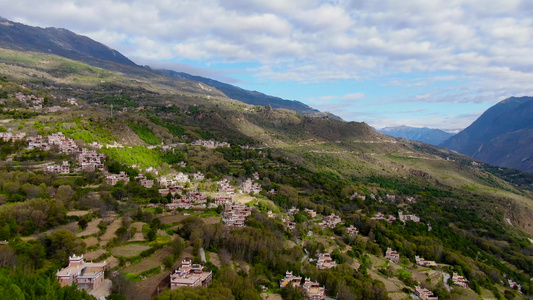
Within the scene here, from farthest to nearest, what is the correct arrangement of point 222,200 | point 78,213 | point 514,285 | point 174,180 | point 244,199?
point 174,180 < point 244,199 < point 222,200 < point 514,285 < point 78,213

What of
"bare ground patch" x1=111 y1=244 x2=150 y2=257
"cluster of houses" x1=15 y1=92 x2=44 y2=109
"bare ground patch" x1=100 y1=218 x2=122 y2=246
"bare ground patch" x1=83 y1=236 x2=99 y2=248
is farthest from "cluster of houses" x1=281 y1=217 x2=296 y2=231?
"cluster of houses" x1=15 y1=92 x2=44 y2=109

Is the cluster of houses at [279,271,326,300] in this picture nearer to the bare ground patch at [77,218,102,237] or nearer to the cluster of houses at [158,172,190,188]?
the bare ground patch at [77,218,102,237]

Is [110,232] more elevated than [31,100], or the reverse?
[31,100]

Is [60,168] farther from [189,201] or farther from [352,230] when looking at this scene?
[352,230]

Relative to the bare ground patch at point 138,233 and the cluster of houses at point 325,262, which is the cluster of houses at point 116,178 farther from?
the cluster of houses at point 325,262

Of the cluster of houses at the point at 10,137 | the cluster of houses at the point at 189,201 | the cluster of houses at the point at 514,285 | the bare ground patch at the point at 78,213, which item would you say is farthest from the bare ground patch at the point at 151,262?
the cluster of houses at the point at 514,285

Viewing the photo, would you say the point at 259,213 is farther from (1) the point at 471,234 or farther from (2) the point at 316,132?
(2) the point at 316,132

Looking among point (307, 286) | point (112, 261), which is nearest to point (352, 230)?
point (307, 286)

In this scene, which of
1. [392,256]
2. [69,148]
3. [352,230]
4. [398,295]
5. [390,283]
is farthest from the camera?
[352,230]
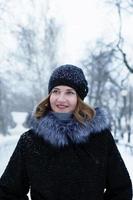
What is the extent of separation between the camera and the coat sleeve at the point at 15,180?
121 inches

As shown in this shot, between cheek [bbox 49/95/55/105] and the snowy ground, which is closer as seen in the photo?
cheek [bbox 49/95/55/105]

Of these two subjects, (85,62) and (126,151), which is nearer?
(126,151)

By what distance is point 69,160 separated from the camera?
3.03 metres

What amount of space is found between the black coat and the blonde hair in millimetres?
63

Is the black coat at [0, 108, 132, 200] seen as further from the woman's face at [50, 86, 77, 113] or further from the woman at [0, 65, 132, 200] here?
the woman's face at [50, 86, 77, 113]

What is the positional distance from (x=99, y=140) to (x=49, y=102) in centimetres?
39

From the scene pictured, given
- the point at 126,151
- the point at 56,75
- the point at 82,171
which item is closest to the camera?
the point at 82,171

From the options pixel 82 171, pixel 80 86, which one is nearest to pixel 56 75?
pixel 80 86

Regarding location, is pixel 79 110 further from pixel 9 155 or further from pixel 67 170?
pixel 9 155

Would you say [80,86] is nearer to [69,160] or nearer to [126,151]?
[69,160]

## Task requirements:
Please give everything from the start of the records down to the line containing "point 174,180 <" again, swapping "arrangement" for "ordering" and leaving all else unchanged. Leave the pictures out of your answer.

## Answer to this task:
Within the scene here, from farthest to nearest, what is the correct ordering of point 222,200 | point 78,213 | point 514,285 | point 174,180 | point 244,199?
point 174,180 < point 244,199 < point 222,200 < point 514,285 < point 78,213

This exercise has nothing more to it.